>> START Exercise data

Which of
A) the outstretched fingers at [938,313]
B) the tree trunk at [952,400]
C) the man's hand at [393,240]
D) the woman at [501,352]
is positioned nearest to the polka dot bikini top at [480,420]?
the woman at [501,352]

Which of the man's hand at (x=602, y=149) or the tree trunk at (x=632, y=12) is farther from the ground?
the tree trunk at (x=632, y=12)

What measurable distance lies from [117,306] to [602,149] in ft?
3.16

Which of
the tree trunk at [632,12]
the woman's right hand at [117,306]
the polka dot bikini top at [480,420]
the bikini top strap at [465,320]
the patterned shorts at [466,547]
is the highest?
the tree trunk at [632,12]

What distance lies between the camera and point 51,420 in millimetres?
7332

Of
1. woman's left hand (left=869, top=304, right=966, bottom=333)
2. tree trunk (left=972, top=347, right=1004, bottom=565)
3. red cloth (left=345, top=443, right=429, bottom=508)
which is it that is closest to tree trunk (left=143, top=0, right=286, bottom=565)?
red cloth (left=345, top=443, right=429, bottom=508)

>> END Exercise data

_To do_. Rewrite the lines from the one containing "What distance lies" through the end of the records, swapping "camera" for "viewpoint" and leaving everything else unchanged.

_Result of this exercise_.
What distance lies between the viewpoint and point 51,420 in millimetres?
7332

Of
1. woman's left hand (left=869, top=304, right=966, bottom=333)
2. tree trunk (left=972, top=347, right=1004, bottom=565)
3. red cloth (left=345, top=443, right=429, bottom=508)
which is it that is closest to tree trunk (left=143, top=0, right=286, bottom=565)?
red cloth (left=345, top=443, right=429, bottom=508)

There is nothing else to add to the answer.